This would put the market on course for more than £200bn of product transfer refinancing this year, far higher than previous estimates of between £100bn and £140bn.
The UK Finance data showed 390,200 homeowners switched product with their existing provider between January and March.
Perhaps unexpectedly, the majority of the market is through advised channels in both customer numbers and value of transactions – this includes independent mortgage brokers and lenders’ in-house telephone and branch advice.
Of the total number of product transfers, 203,200 worth £29.5bn were conducted on an advised basis, with 187,000 worth £24.2bn completed through execution only.
FCA ignoring large segment
Association of Mortgage Intermediaries chief executive Robert Sinclair, who has been calling for the figures to be published, welcomed the release and was surprised at the size of the market.
He also said the data made it more disappointing that the Financial Conduct Authority (FCA) had not reviewed this part of the sector within its mortgages market study.
“Since purchase and remortgage business was about £61bn it’s clear product transfers are a significant part of the market,” he said.
“It’s undoubtedly larger than was expected and interesting because the volume data that came out of the FCA’s market study didn’t indicate it was going to be that large.
“It does throw in to challenge the work that the market study has done in that this is such a large part of the market to be ignored,” he added.
However, Sinclair was pleased at the split showing the majority of the work was done through advised channels.
“I think that will surprise people and it is better news than most would have expected as they probably thought product transfers were mostly done on an execution only basis,” he said.
“Of course, it will still leave about £80bn of mortgages per year being completed on an execution only basis where consumers have less protection.”
The data is for residential transactions only, so does not include buy-to-let mortgages, and it has not been included in any other previously published data, including by the Bank of England or FCA. UK Finance said it plans to continue publishing the data on a quarterly basis
UK Finance director of mortgages Jackie Bennett said the figures echoed the FCA’s findings in its interim mortgages market study that customer engagement is high and the majority of mortgage customers switched to a new deal shortly after their previous deal expires.
“Our data also supports the FCA’s observation that most borrowers choose to remain with their current lender when they switch product,” she said.
“It’s a positive outcome for consumers that they can make these transactions in a wide variety of ways to suit their needs.
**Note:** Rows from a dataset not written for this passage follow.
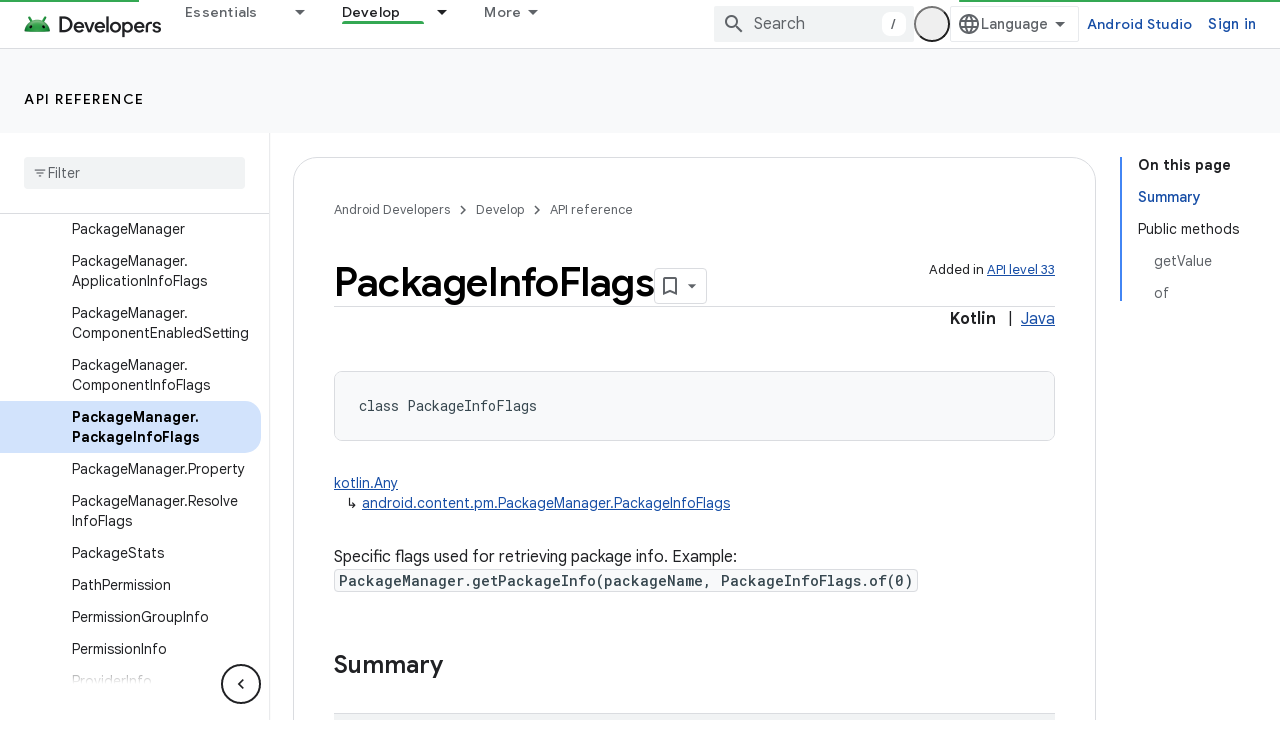

--- FILE ---
content_type: text/html; charset=UTF-8
request_url: https://feedback-pa.clients6.google.com/static/proxy.html?usegapi=1&jsh=m%3B%2F_%2Fscs%2Fabc-static%2F_%2Fjs%2Fk%3Dgapi.lb.en.2kN9-TZiXrM.O%2Fd%3D1%2Frs%3DAHpOoo_B4hu0FeWRuWHfxnZ3V0WubwN7Qw%2Fm%3D__features__
body_size: 76
content:
<!DOCTYPE html>
<html>
<head>
<title></title>
<meta http-equiv="X-UA-Compatible" content="IE=edge" />
<script type="text/javascript" nonce="oOqTLupE-2K_KCWSomuhJA">
  window['startup'] = function() {
    googleapis.server.init();
  };
</script>
<script type="text/javascript"
  src="https://apis.google.com/js/googleapis.proxy.js?onload=startup" async
  defer nonce="oOqTLupE-2K_KCWSomuhJA"></script>
</head>
<body>
</body>
</html>


--- FILE ---
content_type: image/svg+xml
request_url: https://developer.android.com/_static/android/images/logo-linkedin.svg
body_size: -864
content:
<svg width="96" height="96" fill="none" xmlns="http://www.w3.org/2000/svg"><path d="M83.994 84H69.086V60.613c0-5.576-.099-12.755-7.753-12.755-7.764 0-8.952 6.076-8.952 12.35v23.79H37.473V35.906h14.311v6.572h.2a15.697 15.697 0 015.989-5.839 15.662 15.662 0 018.132-1.93C81.215 34.71 84 44.667 84 57.618L83.994 84zM20.653 29.332a8.64 8.64 0 01-4.807-1.46 8.663 8.663 0 01-3.187-3.888 8.68 8.68 0 011.874-9.445 8.647 8.647 0 019.427-1.88 8.654 8.654 0 013.883 3.191 8.677 8.677 0 01-1.074 10.943 8.65 8.65 0 01-6.116 2.54zM28.106 84H13.183V35.906h14.923V84z" fill="#0A66C2"/></svg>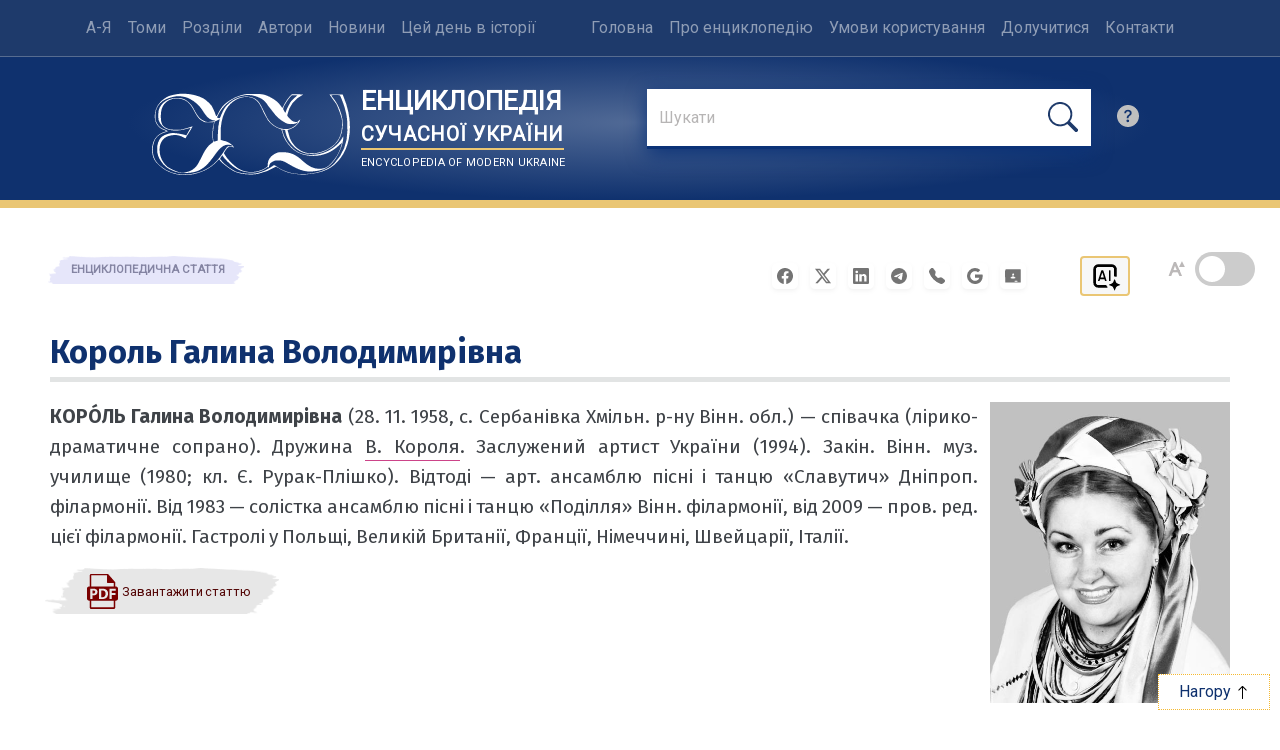

--- FILE ---
content_type: text/css
request_url: https://esu.com.ua/style/fonts/izhitsa/font.css
body_size: 120
content:
@font-face {
    font-family: 'izhitsa';
    font-style: normal;
    font-weight: normal;
     src: url('/style/fonts/izhitsa/IzhitsaCyrillic.woff2') format('woff2'),
       url('/style/fonts/izhitsa/IzhitsaCyrillic.woff') format('woff');
    font-display: swap;
    } 

--- FILE ---
content_type: application/javascript; charset=UTF-8
request_url: https://esu.com.ua/article_config/js/track_stats.php?article_id=5059
body_size: 795
content:

(() => {
    const articleId = 5059;
    const start = performance.now();

    let maxScroll = 0;
    let sent = false;

    const TIME_THRESHOLD = 4000;          // 4 секунди — основний поріг
    const SCROLL_THRESHOLD = 300;         // 300 пікселів
    const MIN_TIME_FOR_SCROLL = 1500;     // мінімум 1.5 секунди для скрол-шляху

    const elapsed = () => Math.round(performance.now() - start);

    const canSend = () => {
        const t = elapsed();
        return (
            t >= TIME_THRESHOLD ||
            (maxScroll >= SCROLL_THRESHOLD && t >= MIN_TIME_FOR_SCROLL)
        );
    };

    const send = () => {
        if (sent || !canSend()) return;
        sent = true;

        const data = JSON.stringify({
            article_id: articleId,
            elapsed_ms: elapsed(),
            scroll_px: maxScroll
        });

        // Пріоритет: sendBeacon — найнадійніше при pagehide/unload
        if (navigator.sendBeacon) {
            const blob = new Blob([data], { type: 'application/json' });
            navigator.sendBeacon('/statistics/trackArticleStat.php', blob);
        } else {
            // Fallback для старих браузерів
            fetch('/statistics/trackArticleStat.php', {
                method: 'POST',
                headers: { 'Content-Type': 'application/json' },
                keepalive: true,
                body: data
            });
        }
    };

    // Відстеження скролу
    window.addEventListener('scroll', () => {
        const scrolled = window.pageYOffset || document.documentElement.scrollTop || 0;
        if (scrolled > maxScroll) {
            maxScroll = scrolled;
        }
        send(); // якщо умова вже виконана — відправляємо негайно
    }, { passive: true });

    // Таймер на 4 секунди
    setTimeout(send, TIME_THRESHOLD);

    // При закритті/переході сторінки — остання спроба відправки
    window.addEventListener('pagehide', send);
    window.addEventListener('beforeunload', send);

    // На випадок, якщо сторінка вже проскролена при завантаженні (оновлення тощо)
    send();
})();

--- FILE ---
content_type: image/svg+xml
request_url: https://esu.com.ua/img/svg/logo.svg
body_size: 1315
content:
<svg xmlns="http://www.w3.org/2000/svg" width="300" height="124" fill-rule="evenodd" viewBox="0 0 643 266"><path fill="#1e3a6b" d="M87 3c-10 1-23 4-32 7-9 4-21 12-28 20-21 22-24 59-6 78 4 5 12 10 21 13l7 3-5 1c-9 2-21 9-27 15-12 11-18 30-16 51 2 19 7 29 22 43 14 13 29 22 47 27 19 6 46 6 67 2 31-8 52-19 70-37l11-11 3 4c5 6 13 13 24 21 17 13 29 19 48 22 16 3 38 3 52 0a179 179 0 0 0 57-23l8 4c15 9 23 13 40 17 14 3 35 5 49 4 56-4 88-19 113-53 13-17 23-40 27-63 8-42 2-90-17-135l-3-8h-43l3 4 20 28c6 13 13 32 17 47 3 17 0 46-8 61-4 8-9 15-16 22-16 15-38 25-61 28-20 2-33 0-48-8-16-9-27-22-35-39l-8-28 9-3c14-5 24-14 30-25l2-6-5 4c-3 4-4 4-9 4-7 0-13-3-21-12-5-5-7-8-7-10a96 96 0 0 1 52-67l-18-1h-19l-7 7c-8 10-13 17-19 29l-5 9-4-6c-9-13-19-21-38-31-17-8-24-9-50-9-24 0-27 0-44 5-20 6-40 18-53 30-6 6-15 19-19 28-5 10-5 10-7 8l-2-5c-2-7-8-20-12-27-6-8-17-18-26-24C146 6 115 0 87 3m216 4c-37 4-73 31-89 66l-3 6 2 1 5 2c2 0 3-1 5-6 3-8 9-21 13-27 8-12 23-24 36-30 22-10 48-10 63 0 12 8 16 14 33 50 10 21 19 31 36 41 11 6 29 9 41 6 8-2 17-7 24-14 6-6 7-9 3-6-5 4-14 5-23 5-8-1-10-1-17-5-10-5-23-15-30-23l-26-33c0-2-5-7-9-12-7-7-10-9-19-13-15-7-30-10-45-8m148 3c-11 12-27 38-25 42 0 2 6 12 7 12l2-4c2-8 11-24 15-31a119 119 0 0 1 22-21l-9-1c-9 0-9 0-12 3m131-2 1 2a149 149 0 0 1 32 61c8 29 4 61-10 83-9 13-20 23-38 32a106 106 0 0 1-67 10c-19-4-39-17-51-35-8-11-11-17-15-32l-2-9-5-1c-5-1-5-1-1 12 5 16 13 29 24 41 18 20 39 29 65 29 20 0 38-4 56-13 20-10 38-26 47-43l3-5v3c0 25-18 66-38 86-9 9-15 13-25 18-9 3-19 6-33 7-25 3-46-3-77-21-22-13-25-14-38-14-10 0-11 0-17 3-8 4-12 8-13 16 0 4-1 4-2 3-1-2-2-1-9 4-14 9-28 13-46 13-31 0-54-11-79-37a120 120 0 0 1-16-19l-3 5c-5 6-5 7 3 15 11 13 32 27 45 33 12 4 28 7 45 7 18 0 27-2 45-9 6-2 30-16 31-18s5-1 10 3c28 19 55 26 92 25 27-1 51-7 69-16 13-6 19-11 27-19a156 156 0 0 0 42-114c0-26-1-38-7-60-3-13-14-42-17-46-2-2-28-2-28 0M77 11c-36 6-57 21-64 47-2 9-2 27 0 33 5 12 10 19 20 24l14 6 5 3-7 3c-10 2-21 8-28 15-9 9-14 24-14 42 0 23 7 37 24 52a115 115 0 0 0 81 28c16 0 27-2 44-7 34-11 55-28 78-62 10-15 13-20 17-22h12c4 1 4 0 0-3-4-2-13-3-21-1-10 3-20 13-31 28-26 37-39 48-61 57-14 4-23 6-40 5-16 0-24-1-36-6-19-7-31-17-40-31a65 65 0 0 1-13-40c0-16 4-27 12-37 6-6 14-10 25-13 6-2 9-2 19-2 11 1 24 3 34 6l5 2 1-3 7-12 6-10-16 4c-26 7-49 6-66-2-7-4-16-13-20-22-3-6-3-7-3-20 0-11 0-13 2-20 3-8 8-16 15-22 10-9 22-14 40-15 19-1 32 4 45 18 7 7 9 10 14 20 12 22 18 30 31 36 6 3 7 4 16 4l17-2 6-2-5-1c-15-2-24-10-40-36-8-12-23-26-39-34-12-7-33-10-46-8m223 2c-27 3-52 23-64 50-9 18-13 40-13 69v20l9 3c9 1 17 5 25 11 5 4 10 10 9 11l-5-2c-7-2-12-1-16 3-3 3-11 15-11 17s9 16 16 23c7 9 27 26 36 30 26 14 64 10 87-8 3-3 3-3 3-10 0-15 12-29 30-36 5-2 8-2 18-2 26 0 44 8 67 30 19 17 36 25 55 24 11-1 18-3 26-9a138 138 0 0 0 45-76l-7 6c-25 25-54 37-86 37-30 0-54-9-72-27-15-15-25-32-29-50l-3-9-6-2a82 82 0 0 1-38-28l-3-6c-3-4-10-17-18-35-7-16-20-29-33-32-6-2-15-3-22-2M75 18c-10 1-18 4-25 9-15 11-21 25-21 48 0 12 1 20 5 28 4 7 14 13 25 15 6 1 28 2 35 1a263 263 0 0 0 38-11l-7 13-12 19-4 7-6-3c-17-9-32-10-50-4-16 5-27 20-28 41-1 23 8 43 25 58 7 5 25 14 35 17 19 5 41 0 54-13 7-6 12-15 21-33 13-27 22-39 34-47l4-3v-5a140 140 0 0 1 4-61l-6 1h-23c-5-1-14-7-19-11-5-5-10-13-17-26-11-22-23-34-40-38-8-2-12-3-22-2m141 69-8 4-4 1-3 11-3 26c0 16 1 29 3 29l7-2 6-2v-16a216 216 0 0 1 6-54l-4 3"/></svg>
Borrowers who know exactly the product they want can elect to switch quickly and efficiently through the execution-only route.
“But, for those who require help in choosing the right product, mortgage advice is widely available through both direct channels and from intermediaries, with more than half of borrowers taking advice for their new deal,” she added.
The trade body said it had recognised the FCA’s points regarding perceived areas of weaknesses within the market, particularly around customers who currently may be unable to switch products, and that it would be working through the FCA’s recommendations.